Nothing stays the same. In the case of the automotive industry, change has brought about many new safety features, but a change of attitude has also negatively impacted the industry. From the time a consumer purchases a car and drives it off the lot, to having it serviced and maintained, changes in craftsmanship, pride and urgency have brought about the end of an era.
Gone are the days where pride was taken. Cars are manufactured in large quantities by machines. The personal touch is missing. Cars are mass produced using robots and assembly lines; and yes people, but they aren’t boasting how they built that car anymore. Maybe they turned the wrench or pushed a button or made a spot weld; but they didn’t build it the way they used to.
Vehicles have changed over the years from the heavy metal tanks they once were that made them virtually indestructible, to the fiber glass, aluminum and light bodied vehicles that are now made to barely last the term of the car loan.
Lesser quality parts are used, tires fail, inferior parts wear out quicker; generally, you can’t count on your car being the best that it can be. Too much is sometimes put into making it more affordable and you only get better quality if you pay for extra options and upgrades at the sale.
You have only to read the paper or listen to the news to get an idea of the industry. Visit the website of the Office of Defects Investigation (ODI), an office within the National Highway Traffic Safety Administration (NHTSA) to get an idea of the state of the car industry. You can search for recalls and defect investigations. In just the month of June, 2010, there were recalls for certain models of the BRP Spyder, certain models of BMW SAV passenger vehicles, certain model year 2007 Chrysler Dodge Caliber and Jeep Compass vehicles, certain models of 2006 through 2010 Chrysler Jeep Wranglers, certain models of GM Buick Lucerne, Cadillac DTS, Hummer H2, Buick Enclave, Chevrolet Avalanche and the list continues on for a while.

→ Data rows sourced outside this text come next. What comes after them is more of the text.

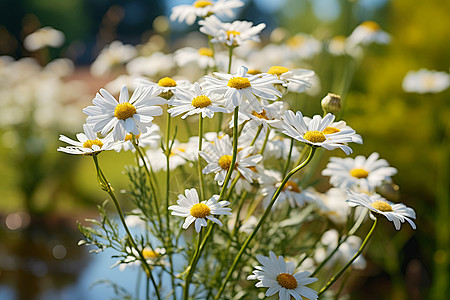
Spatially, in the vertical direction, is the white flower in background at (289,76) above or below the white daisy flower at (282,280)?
above

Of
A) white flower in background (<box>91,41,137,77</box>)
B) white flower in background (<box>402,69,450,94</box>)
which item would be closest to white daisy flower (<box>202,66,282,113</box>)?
white flower in background (<box>91,41,137,77</box>)

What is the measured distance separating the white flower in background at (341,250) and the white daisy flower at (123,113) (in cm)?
42

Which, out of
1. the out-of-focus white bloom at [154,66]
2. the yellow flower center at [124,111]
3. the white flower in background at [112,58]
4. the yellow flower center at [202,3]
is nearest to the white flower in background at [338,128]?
the yellow flower center at [124,111]

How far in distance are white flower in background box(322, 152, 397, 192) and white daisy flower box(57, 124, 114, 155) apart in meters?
0.32

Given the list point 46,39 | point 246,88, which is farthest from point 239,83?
point 46,39

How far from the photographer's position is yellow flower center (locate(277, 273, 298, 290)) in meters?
0.52

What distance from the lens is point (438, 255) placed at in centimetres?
155

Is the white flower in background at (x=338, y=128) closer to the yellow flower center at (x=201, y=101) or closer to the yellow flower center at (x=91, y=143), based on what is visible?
the yellow flower center at (x=201, y=101)

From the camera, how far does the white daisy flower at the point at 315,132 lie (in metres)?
0.47

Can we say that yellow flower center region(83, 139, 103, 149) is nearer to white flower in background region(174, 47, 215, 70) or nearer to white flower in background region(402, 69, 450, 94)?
white flower in background region(174, 47, 215, 70)

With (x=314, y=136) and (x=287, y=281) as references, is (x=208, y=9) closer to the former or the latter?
(x=314, y=136)

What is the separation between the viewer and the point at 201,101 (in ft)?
1.67

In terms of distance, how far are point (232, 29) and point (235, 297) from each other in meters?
0.39

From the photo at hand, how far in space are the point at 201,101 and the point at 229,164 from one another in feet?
0.28
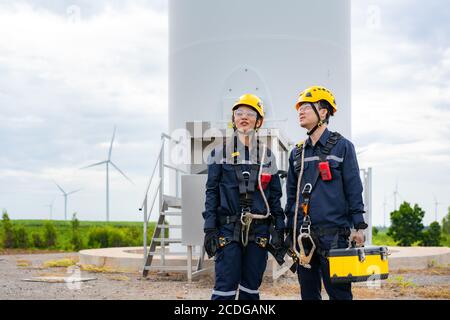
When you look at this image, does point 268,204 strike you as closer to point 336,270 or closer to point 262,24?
point 336,270

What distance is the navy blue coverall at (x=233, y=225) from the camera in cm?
491

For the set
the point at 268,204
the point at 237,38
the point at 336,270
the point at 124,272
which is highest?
the point at 237,38

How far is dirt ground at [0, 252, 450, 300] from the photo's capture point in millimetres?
8156

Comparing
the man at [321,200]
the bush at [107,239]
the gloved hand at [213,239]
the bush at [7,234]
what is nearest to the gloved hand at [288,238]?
the man at [321,200]

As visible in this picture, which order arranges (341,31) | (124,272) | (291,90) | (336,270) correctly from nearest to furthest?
(336,270) → (124,272) → (291,90) → (341,31)

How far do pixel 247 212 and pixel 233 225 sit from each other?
15 cm

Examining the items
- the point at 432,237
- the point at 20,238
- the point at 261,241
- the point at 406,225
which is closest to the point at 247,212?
the point at 261,241

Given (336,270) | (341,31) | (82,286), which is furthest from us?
(341,31)

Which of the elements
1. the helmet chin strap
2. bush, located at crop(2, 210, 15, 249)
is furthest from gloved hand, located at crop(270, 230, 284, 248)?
bush, located at crop(2, 210, 15, 249)

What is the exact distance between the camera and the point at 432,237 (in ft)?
62.8

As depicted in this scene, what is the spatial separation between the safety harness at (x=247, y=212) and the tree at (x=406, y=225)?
14371mm
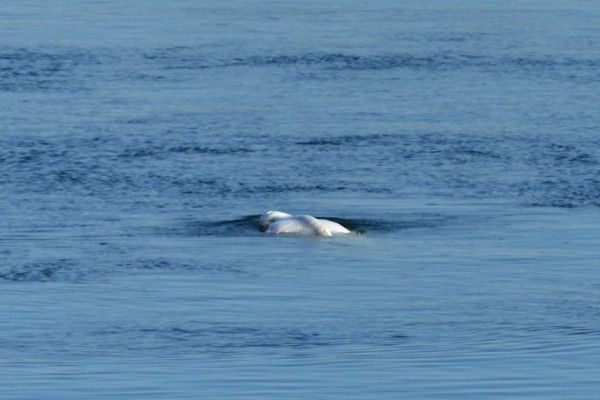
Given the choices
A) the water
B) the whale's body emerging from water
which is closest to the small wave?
the water

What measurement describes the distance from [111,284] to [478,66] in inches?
711

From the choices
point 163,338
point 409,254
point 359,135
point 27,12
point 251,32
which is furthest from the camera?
point 27,12

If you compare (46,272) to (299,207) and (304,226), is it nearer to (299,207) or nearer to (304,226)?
(304,226)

Even a small trip to the gas station used to showcase the importance of the customer and their car. Full-service was the standard; now an eye towards increasing profits has us pumping our own gas at automated pumps so we never have to even see a gas station employee.

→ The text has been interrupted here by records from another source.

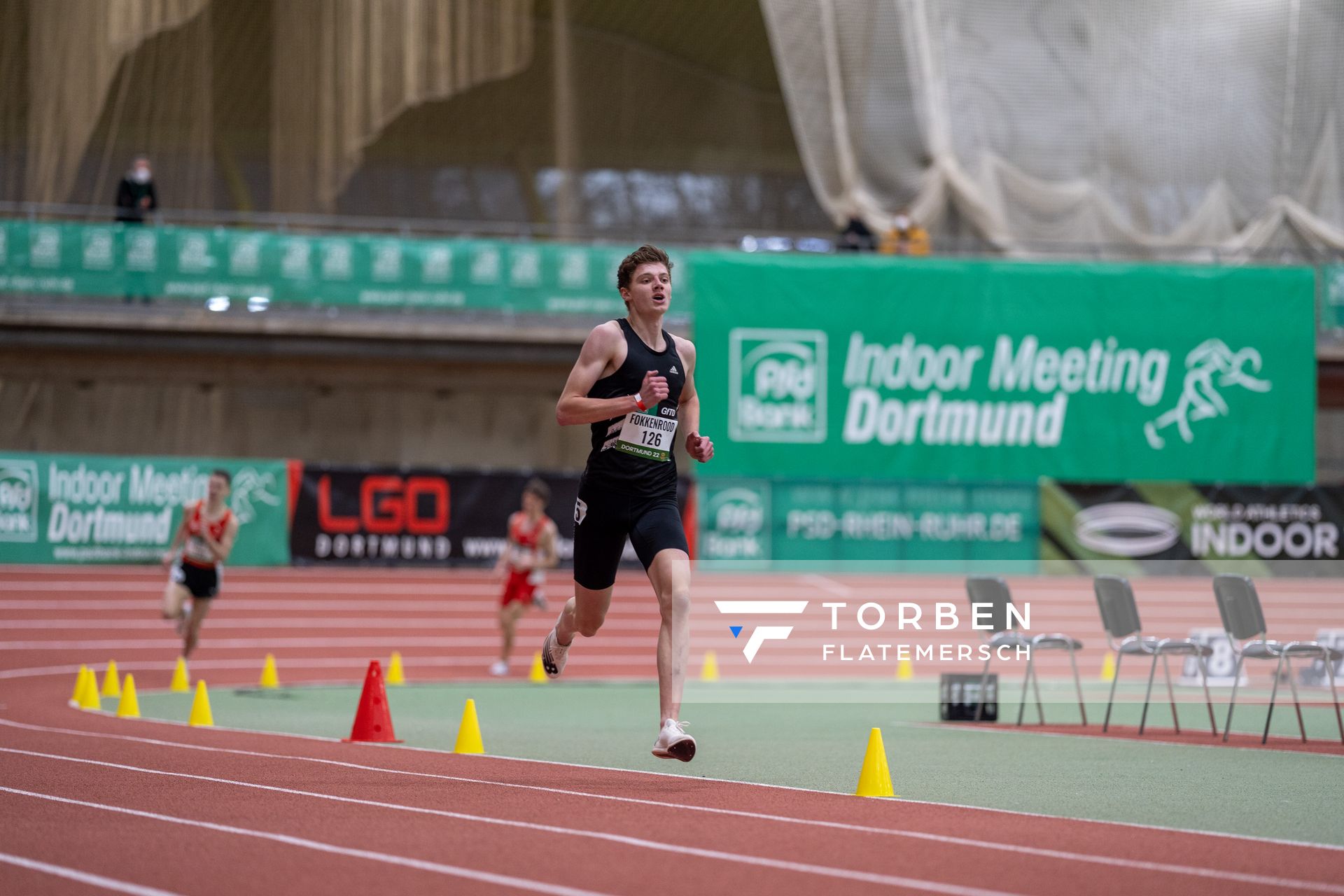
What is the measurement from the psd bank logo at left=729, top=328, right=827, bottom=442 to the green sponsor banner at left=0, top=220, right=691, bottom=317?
47.0 inches

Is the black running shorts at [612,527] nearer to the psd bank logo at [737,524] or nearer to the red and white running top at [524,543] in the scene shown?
the red and white running top at [524,543]

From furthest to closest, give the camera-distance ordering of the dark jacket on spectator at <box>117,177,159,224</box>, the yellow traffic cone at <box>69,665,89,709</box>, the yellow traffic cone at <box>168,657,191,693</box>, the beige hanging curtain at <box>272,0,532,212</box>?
1. the beige hanging curtain at <box>272,0,532,212</box>
2. the dark jacket on spectator at <box>117,177,159,224</box>
3. the yellow traffic cone at <box>168,657,191,693</box>
4. the yellow traffic cone at <box>69,665,89,709</box>

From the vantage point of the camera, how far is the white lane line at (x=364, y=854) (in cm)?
490

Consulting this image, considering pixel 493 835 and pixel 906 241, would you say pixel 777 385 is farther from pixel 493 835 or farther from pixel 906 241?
pixel 493 835

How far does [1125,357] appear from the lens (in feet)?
78.0

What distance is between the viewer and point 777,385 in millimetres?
23109

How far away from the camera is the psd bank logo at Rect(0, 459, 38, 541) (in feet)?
63.5

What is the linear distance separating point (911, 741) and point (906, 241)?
1521 cm

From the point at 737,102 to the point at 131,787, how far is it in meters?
27.7

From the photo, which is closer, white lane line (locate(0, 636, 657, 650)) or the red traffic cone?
the red traffic cone

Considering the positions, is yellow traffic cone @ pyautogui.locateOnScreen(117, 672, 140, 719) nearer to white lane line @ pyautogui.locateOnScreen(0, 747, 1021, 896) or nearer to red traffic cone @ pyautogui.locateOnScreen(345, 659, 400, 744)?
red traffic cone @ pyautogui.locateOnScreen(345, 659, 400, 744)

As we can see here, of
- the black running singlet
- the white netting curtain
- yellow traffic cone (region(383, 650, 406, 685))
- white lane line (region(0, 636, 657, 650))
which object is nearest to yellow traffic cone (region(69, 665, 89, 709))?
yellow traffic cone (region(383, 650, 406, 685))

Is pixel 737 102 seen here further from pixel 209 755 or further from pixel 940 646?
pixel 209 755

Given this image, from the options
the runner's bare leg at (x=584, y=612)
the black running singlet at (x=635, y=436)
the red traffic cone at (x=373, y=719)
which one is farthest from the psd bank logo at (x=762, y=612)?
the black running singlet at (x=635, y=436)
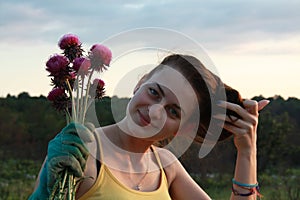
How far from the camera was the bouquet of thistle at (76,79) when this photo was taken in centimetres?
198

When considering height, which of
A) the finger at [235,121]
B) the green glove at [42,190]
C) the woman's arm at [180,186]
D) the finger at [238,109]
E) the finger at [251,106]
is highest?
the finger at [251,106]

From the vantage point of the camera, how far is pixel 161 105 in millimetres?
1973

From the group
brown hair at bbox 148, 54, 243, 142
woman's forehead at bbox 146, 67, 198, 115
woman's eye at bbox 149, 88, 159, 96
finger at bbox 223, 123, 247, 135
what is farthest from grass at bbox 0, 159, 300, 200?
woman's eye at bbox 149, 88, 159, 96

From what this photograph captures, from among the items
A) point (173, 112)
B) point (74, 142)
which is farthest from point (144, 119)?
point (74, 142)

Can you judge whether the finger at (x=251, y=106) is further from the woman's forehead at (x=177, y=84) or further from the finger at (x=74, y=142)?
the finger at (x=74, y=142)

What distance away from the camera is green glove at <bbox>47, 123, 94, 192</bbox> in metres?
1.81

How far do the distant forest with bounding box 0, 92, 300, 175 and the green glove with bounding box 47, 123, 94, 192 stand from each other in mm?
8569

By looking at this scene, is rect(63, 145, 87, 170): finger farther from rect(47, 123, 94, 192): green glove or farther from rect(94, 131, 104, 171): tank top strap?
rect(94, 131, 104, 171): tank top strap

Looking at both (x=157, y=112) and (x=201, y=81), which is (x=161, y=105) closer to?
(x=157, y=112)

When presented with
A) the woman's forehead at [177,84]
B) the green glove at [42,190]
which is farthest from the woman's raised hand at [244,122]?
the green glove at [42,190]

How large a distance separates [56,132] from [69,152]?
1024 cm

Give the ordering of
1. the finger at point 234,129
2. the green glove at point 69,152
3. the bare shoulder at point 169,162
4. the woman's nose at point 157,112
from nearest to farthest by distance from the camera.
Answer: the green glove at point 69,152
the woman's nose at point 157,112
the finger at point 234,129
the bare shoulder at point 169,162

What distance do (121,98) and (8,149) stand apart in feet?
36.1

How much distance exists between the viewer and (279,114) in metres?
13.8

Unfortunately, my experience as an auto parts specialist has revealed that many salesman have no sense of urgency when providing you with the parts you need or in getting them to the mechanics in a timely manner. Mechanics let the smaller jobs sit while working on the high dollar jobs.
Overall, the work ethic in all areas of the automotive industry isn’t what it used to be and the consumer is suffering the consequences in the long run. The customer should be the most important thing. Each one should feel like they are the most important customer you have and through timely service, attention to detail and premium attention, customer loyalty would come back up and faith would be restored in the industry as a whole.